Бери, что дают, думал Сашок мрачно. Через две недели и того не будет…
Он закончил привязывать к углам пентагонона путы, самолично сплетенные из тонких ремешков. Мешочек со свечами убрал в сторону — расставит потом, когда девчонка, потребовавшаяся голосу, уже не сможет их смахнуть или задуть. Клинки разложил загодя, в строгом порядке: слева два тонких, похожих на стилеты; затем широкий нож с искривленным лезвием. Далее на подстеленную тряпицу легло орудие с двумя лезвиями, расставленными как раз на ширине человеческих глаз. И наконец — жутковатого вида гибрид пилы и кинжала.
Клинки своими руками отковал Сашок в последние три года. И на каждый пришлось потратить по несколько месяцев — голос заставлял переделывать снова и снова. Трудно изготовить вещь, не имея ни образца, ни чертежа, — одни мелькающие в мозгу смутные образы.
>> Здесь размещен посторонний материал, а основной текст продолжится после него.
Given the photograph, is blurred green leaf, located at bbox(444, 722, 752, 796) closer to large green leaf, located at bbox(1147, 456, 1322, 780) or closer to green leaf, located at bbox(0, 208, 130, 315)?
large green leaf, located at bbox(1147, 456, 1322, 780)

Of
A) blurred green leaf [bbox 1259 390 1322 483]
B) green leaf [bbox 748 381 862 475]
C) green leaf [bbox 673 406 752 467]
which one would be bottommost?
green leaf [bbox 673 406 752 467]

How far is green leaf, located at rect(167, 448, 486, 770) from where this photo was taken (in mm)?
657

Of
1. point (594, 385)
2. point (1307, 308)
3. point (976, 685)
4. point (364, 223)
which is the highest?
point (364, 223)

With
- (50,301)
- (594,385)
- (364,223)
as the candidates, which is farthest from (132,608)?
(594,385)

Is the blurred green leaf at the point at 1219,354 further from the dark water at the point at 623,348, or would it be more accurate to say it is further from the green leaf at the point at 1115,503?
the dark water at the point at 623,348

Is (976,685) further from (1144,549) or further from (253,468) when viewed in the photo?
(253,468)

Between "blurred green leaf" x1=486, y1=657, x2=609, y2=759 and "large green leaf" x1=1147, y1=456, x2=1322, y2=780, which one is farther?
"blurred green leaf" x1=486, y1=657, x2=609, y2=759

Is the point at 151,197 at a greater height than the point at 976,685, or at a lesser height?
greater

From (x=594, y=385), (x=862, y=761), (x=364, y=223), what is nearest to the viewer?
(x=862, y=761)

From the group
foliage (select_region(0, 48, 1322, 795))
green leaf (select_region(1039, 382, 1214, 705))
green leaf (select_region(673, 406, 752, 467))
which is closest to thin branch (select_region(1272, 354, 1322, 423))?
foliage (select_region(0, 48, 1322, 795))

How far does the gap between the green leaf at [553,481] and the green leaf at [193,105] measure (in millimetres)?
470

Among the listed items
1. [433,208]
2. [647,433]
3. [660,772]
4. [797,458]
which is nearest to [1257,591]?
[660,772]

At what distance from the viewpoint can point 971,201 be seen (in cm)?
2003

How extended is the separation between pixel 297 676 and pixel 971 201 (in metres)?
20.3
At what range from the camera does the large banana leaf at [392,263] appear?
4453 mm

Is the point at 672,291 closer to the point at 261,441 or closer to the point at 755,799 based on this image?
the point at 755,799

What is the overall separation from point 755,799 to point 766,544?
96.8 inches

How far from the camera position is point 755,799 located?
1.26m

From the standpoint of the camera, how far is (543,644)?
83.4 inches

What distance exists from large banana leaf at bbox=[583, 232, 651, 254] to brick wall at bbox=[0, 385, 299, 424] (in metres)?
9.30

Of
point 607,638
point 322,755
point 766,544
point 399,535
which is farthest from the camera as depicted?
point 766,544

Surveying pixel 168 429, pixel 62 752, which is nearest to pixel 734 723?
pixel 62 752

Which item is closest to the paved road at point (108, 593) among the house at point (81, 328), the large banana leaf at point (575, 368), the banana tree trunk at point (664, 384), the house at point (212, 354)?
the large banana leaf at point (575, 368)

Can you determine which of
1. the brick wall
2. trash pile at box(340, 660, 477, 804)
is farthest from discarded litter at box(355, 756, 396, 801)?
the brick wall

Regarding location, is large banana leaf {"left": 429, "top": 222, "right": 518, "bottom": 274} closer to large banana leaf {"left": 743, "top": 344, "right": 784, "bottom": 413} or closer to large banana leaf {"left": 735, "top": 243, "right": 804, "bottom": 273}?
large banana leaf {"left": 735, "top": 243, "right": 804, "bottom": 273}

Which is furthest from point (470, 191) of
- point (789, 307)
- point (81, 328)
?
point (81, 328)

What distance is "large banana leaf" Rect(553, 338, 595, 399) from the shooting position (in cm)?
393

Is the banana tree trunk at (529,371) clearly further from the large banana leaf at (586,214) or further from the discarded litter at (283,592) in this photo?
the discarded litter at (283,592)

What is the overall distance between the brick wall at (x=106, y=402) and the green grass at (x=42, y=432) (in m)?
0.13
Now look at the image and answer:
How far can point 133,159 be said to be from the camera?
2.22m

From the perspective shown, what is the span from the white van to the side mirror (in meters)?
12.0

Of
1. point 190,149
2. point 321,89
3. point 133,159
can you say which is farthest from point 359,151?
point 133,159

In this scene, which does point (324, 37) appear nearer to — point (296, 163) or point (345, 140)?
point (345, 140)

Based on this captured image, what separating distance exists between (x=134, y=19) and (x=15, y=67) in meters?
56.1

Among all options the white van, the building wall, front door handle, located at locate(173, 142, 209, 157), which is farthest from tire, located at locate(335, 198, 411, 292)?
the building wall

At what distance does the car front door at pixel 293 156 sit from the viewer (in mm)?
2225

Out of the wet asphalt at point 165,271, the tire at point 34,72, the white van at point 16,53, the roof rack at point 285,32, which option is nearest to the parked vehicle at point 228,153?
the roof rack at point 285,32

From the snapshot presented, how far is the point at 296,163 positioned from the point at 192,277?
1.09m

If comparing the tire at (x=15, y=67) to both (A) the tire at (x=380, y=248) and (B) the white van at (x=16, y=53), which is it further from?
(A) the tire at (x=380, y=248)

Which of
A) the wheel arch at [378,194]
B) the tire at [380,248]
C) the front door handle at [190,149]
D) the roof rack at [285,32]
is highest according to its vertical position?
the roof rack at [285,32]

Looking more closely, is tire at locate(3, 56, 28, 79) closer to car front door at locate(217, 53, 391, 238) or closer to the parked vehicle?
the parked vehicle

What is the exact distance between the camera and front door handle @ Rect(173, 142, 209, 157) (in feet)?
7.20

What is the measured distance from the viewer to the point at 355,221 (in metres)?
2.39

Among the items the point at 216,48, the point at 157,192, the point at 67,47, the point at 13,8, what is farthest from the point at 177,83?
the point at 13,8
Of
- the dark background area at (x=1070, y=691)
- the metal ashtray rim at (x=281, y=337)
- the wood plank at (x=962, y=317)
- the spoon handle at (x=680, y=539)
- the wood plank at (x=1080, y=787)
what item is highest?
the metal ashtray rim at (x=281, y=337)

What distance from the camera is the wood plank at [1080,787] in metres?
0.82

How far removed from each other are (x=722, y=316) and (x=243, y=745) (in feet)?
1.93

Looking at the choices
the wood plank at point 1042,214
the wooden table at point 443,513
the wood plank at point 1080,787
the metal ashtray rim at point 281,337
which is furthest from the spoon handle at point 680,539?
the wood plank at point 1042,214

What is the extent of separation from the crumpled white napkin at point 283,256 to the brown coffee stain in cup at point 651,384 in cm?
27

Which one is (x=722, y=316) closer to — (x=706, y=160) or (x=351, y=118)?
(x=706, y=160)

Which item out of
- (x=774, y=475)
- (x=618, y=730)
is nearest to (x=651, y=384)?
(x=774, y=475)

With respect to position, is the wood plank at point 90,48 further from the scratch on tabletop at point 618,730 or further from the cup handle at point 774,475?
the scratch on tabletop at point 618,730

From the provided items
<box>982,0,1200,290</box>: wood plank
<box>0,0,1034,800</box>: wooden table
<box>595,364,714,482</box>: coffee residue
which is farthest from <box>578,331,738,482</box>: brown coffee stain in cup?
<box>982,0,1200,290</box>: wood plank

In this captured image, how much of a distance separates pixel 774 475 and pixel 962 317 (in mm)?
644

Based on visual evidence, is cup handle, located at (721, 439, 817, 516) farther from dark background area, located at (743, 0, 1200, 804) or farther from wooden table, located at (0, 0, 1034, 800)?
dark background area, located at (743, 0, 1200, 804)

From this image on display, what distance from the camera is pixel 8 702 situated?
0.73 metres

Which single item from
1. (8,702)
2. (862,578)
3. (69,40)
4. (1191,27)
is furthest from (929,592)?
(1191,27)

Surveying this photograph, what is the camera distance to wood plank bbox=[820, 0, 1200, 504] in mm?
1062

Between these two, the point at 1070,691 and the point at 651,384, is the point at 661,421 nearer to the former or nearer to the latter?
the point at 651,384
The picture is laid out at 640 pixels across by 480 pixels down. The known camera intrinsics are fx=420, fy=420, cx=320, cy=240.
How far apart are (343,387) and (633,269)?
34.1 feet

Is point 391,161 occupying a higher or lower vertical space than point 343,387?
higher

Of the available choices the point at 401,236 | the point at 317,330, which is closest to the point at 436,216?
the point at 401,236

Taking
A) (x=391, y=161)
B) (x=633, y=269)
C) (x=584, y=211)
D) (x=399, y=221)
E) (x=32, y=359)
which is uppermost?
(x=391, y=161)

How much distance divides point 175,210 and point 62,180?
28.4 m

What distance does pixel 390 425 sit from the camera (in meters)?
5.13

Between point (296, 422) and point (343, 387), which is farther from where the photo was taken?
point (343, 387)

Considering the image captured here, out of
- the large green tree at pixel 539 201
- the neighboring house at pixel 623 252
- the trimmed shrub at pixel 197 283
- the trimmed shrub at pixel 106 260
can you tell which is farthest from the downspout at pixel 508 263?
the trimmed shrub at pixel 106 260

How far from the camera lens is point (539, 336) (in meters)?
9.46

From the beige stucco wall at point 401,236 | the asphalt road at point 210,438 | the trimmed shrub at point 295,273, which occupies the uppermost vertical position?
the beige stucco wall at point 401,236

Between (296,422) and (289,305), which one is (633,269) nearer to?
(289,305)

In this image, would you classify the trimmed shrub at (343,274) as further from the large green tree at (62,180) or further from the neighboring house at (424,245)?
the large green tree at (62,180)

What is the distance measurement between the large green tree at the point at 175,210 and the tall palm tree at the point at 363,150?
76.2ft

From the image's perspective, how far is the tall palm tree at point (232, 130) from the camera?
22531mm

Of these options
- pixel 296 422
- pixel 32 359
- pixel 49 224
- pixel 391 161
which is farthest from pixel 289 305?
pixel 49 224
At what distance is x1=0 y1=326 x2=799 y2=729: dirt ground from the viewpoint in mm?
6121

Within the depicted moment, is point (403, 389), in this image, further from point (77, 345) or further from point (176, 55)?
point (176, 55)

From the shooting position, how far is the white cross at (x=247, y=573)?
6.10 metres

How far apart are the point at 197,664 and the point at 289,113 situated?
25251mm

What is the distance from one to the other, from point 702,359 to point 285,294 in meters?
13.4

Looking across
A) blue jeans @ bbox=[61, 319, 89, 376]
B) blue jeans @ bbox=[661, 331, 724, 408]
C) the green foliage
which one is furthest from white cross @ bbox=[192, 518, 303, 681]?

Ну вот, всё готово. Ложе ждет невесту. Сегодня долги голосу будут уплачены сполна. Круг замкнется — потому что всё произойдет как раз под тем залом разрушенного дворца, где тринадцать лет назад Динамит рухнул, зажимая горло, рассеченное драгунской шпагой образца 1747 года. Круг замкнется — и затянется петлей вокруг глотки Иуды-Козыря. Потому что именно здесь — так решил Сашок — именно на графских руинах Козырь увидит, как умирают его жена и дети. Увидит, чтобы самому остаться жить — и на всю оставшуюся жизнь запомнить увиденное.
Лестницу, ведущую из подземелья, загромождали обломки. Час назад Сашок, тащивший пентагонон, пробрался там с огромным трудом. Поэтому покинул он подвал другим путем — легким, кошачьим движением подпрыгнул, уцепился за неровные, словно обгрызенные края зиявшей в потолке небольшой дыры, — казалось, сквозь нее может протиснуться лишь ребенок или на редкость худой взрослый. Сашок просочился легко и оказался снаружи, в узком и высоком, похожем на колодец помещении, в давние времена занятом винтовой лестницей, ведущей на второй этаж (ныне от неё уцелела единственно спиральная цепочка выемок в потемневшем кирпиче).